El centro de la Ciudad de Buenos Aires fue testigo de una de las manifestaciones más multitudinarias de los últimos tiempos. La Marcha Federal del Orgullo Antifascista y Antirracista reunió a cerca de un millón de personas en un acto de resistencia contra el discurso gubernamental que atenta contra la comunidad LGBT+ y los derechos de las mujeres.

Desde temprano, la Plaza del Congreso se convirtió en el punto de encuentro de una convocatoria que nació de una asamblea autoconvocada y que, con el correr de las horas, se multiplicó en distintas ciudades del país y el mundo.
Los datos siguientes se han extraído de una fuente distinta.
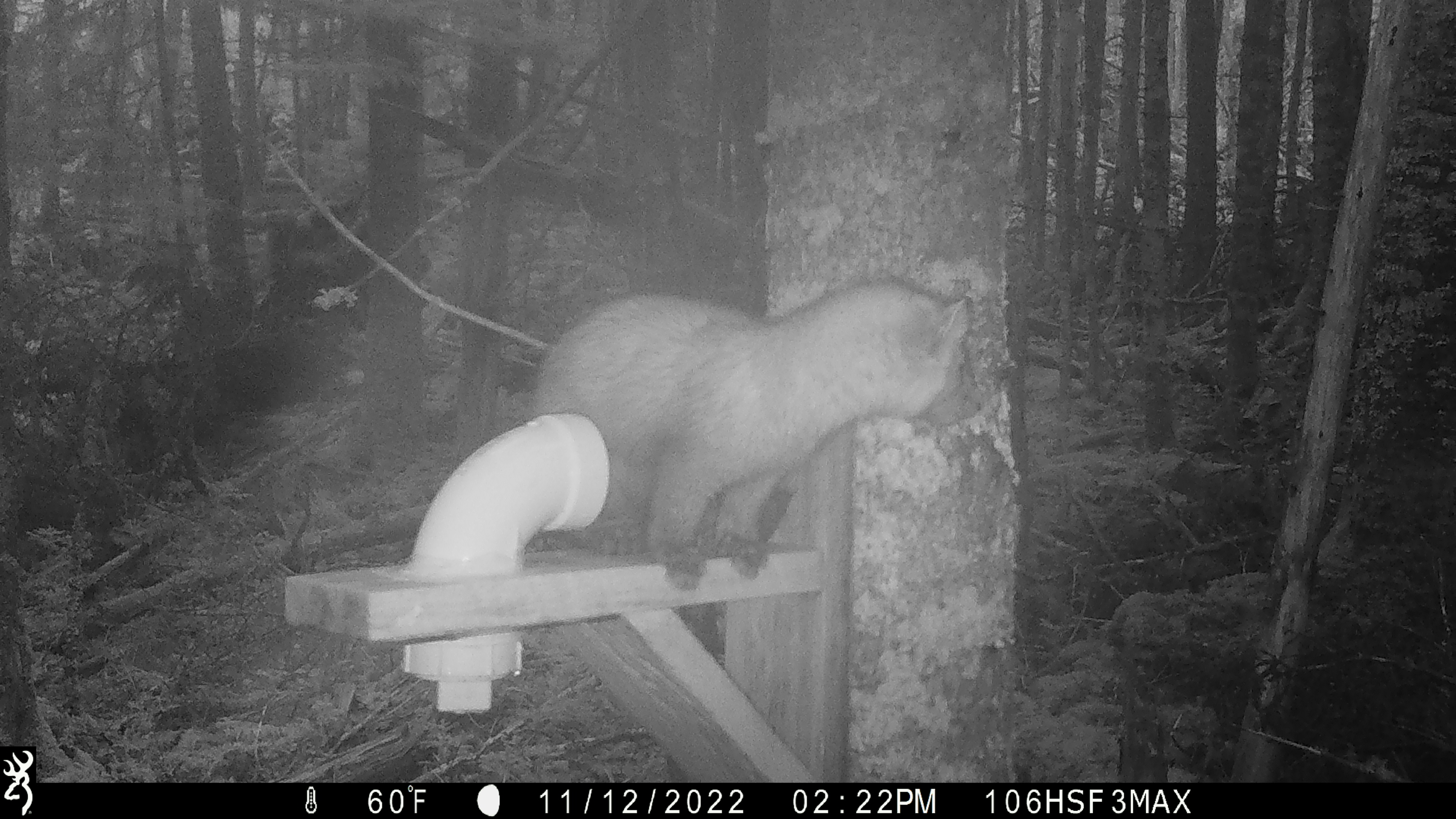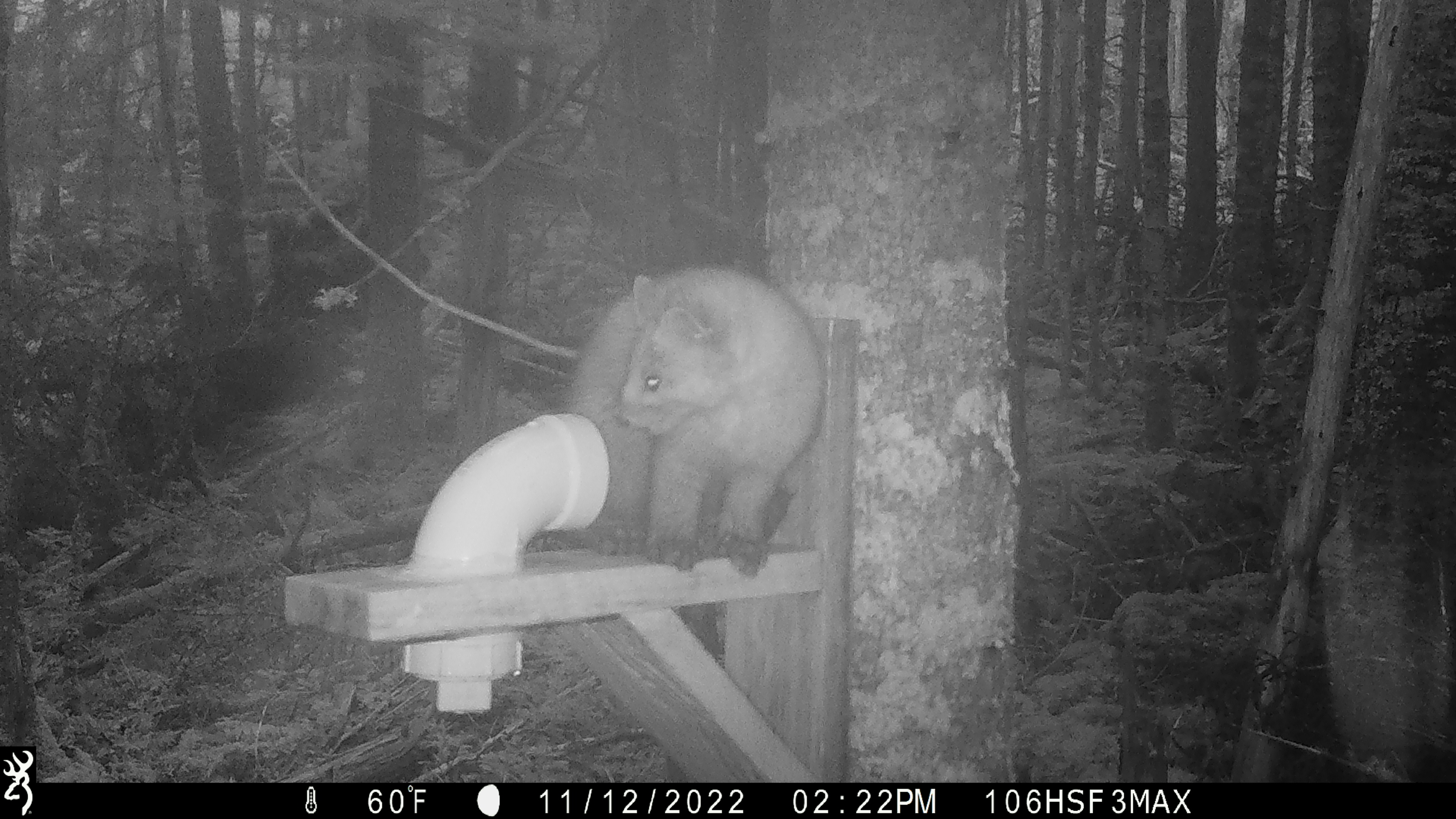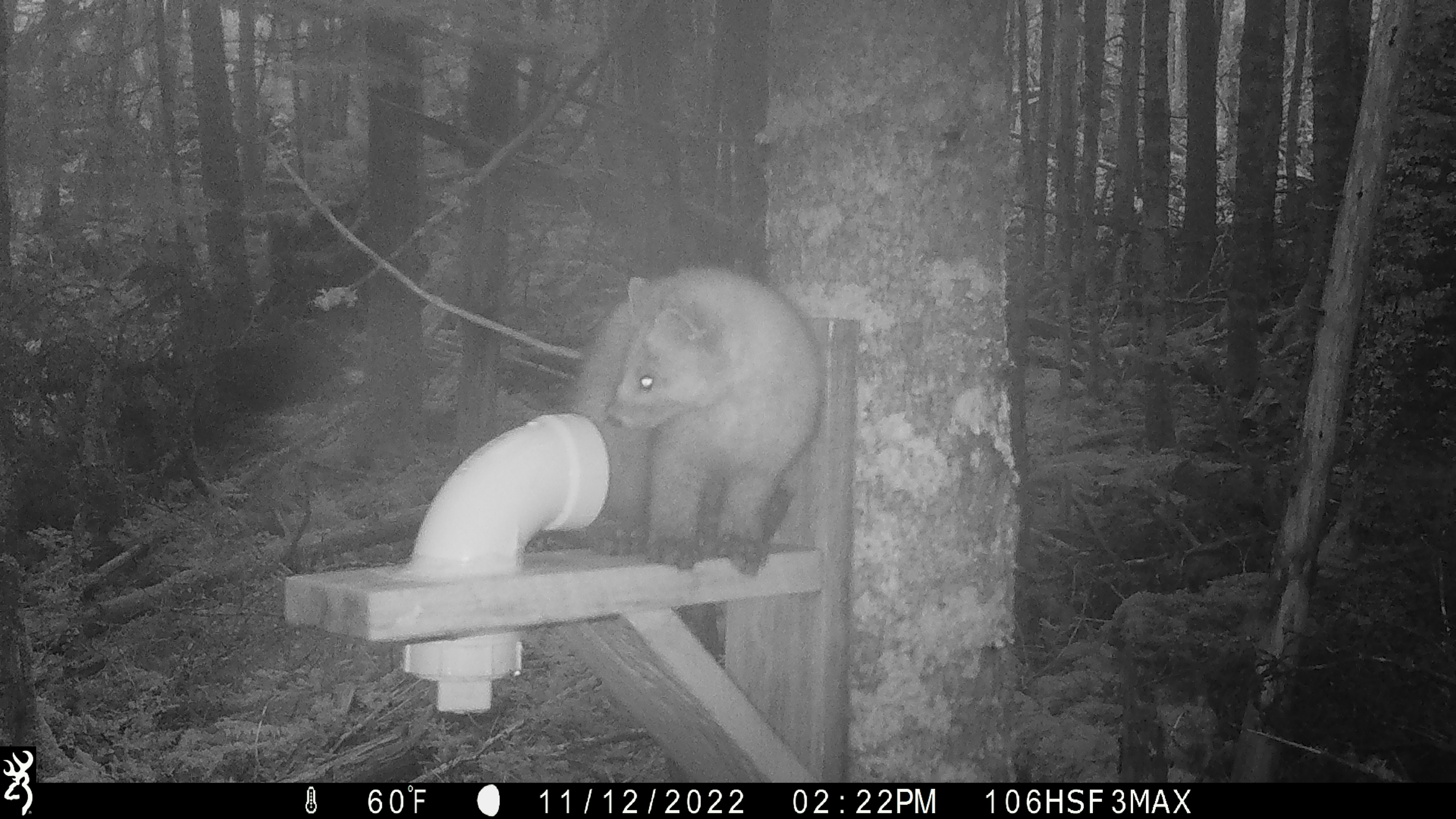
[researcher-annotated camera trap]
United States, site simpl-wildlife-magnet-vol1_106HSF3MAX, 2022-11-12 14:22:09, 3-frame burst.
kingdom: Animalia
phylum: Chordata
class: Mammalia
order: Carnivora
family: Mustelidae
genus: Martes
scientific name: Martes americana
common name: american marten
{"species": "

La indignación y el deseo de poner un freno a la avanzada de discursos discriminatorios fueron los motores de esta histórica movilización.

La marcha, que partió desde San José y Avenida de Mayo a las 16 horas, estuvo encabezada por travestis, trans, gays, lesbianas y no binaries, quienes sostuvieron una inmensa bandera de 14 metros de ancho confeccionada el día anterior en la vereda del Hospital Bonaparte. «Nunca había ido a una marcha, pero después de lo que dijo el presidente, sentí que debía estar acá», contó Flor, una adolescente de 14 años, reflejando el impacto de las recientes declaraciones oficiales.

Violeta Alegre, activista y DJ trans, destacó la urgencia de visibilizar el antifascismo como una necesidad contemporánea: «No se trata solo del fascismo histórico, sino de cómo se reconfigura en la actualidad a través de nuevas herramientas, como las redes sociales».

La jornada estuvo marcada por el color y la música, con performances de vogueras y expresiones artísticas que reforzaron el carácter festivo y combativo de la movilización. La Columna Mostri, una de las más llamativas, avanzó con un camión adornado con una bandera de peluche rosa y consignas contra el ajuste económico y el fascismo.

Uno de los aspectos más destacados fue la ausencia de represión policial. Un fallo del juez Ramos Padilla estableció un habeas corpus preventivo para impedir detenciones arbitrarias, mientras que el arzobispado porteño solicitó que no se instalaran vallas en la Catedral Metropolitana. Así, la manifestación transcurrió sin incidentes, convertida en una verdadera fiesta popular.

Entre los momentos más emotivos, se destacó la aparición de Lali Espósito y María Becerra en un balcón, lo que generó una ovación de los presentes. También se sumaron referentes de Madres de Plaza de Mayo, con quienes la multitud entonó «Madres de la Plaza, las travas las abrazan».

Lucía Portos, funcionaria del Ministerio de Géneros y Diversidad de la Provincia de Buenos Aires, resaltó la importancia de la marcha como un acto de resistencia y solidaridad: «Es fundamental construir redes que enfrenten la violencia institucional y promuevan la inclusión». Axel Kicillof también participó, acompañado por la columna de la provincia.

Desde el movimiento afrodescendiente, Alejandra Pretel advirtió sobre la necesidad de que el antifascismo sea también antirracista: «Históricamente, ambas luchas han estado entrelazadas porque el fascismo siempre se ha basado en la supremacía racial».

Manuel Sinde, cofundador de El Teje, un espacio de acompañamiento a infancias y adolescencias trans, resaltó el impacto positivo de la movilización: «No solo es una respuesta al fascismo, sino también una muestra de apoyo a quienes hoy sienten miedo y necesitan saber que no están solos».

La convocatoria, que desbordó todas las expectativas, dejó en claro que amplios sectores de la sociedad no están dispuestos a ceder ante discursos de odio. La resistencia se hizo sentir en cada consigna, en cada bandera y en cada abrazo, demostrando que la lucha por los derechos y la diversidad sigue más vigente que nunca.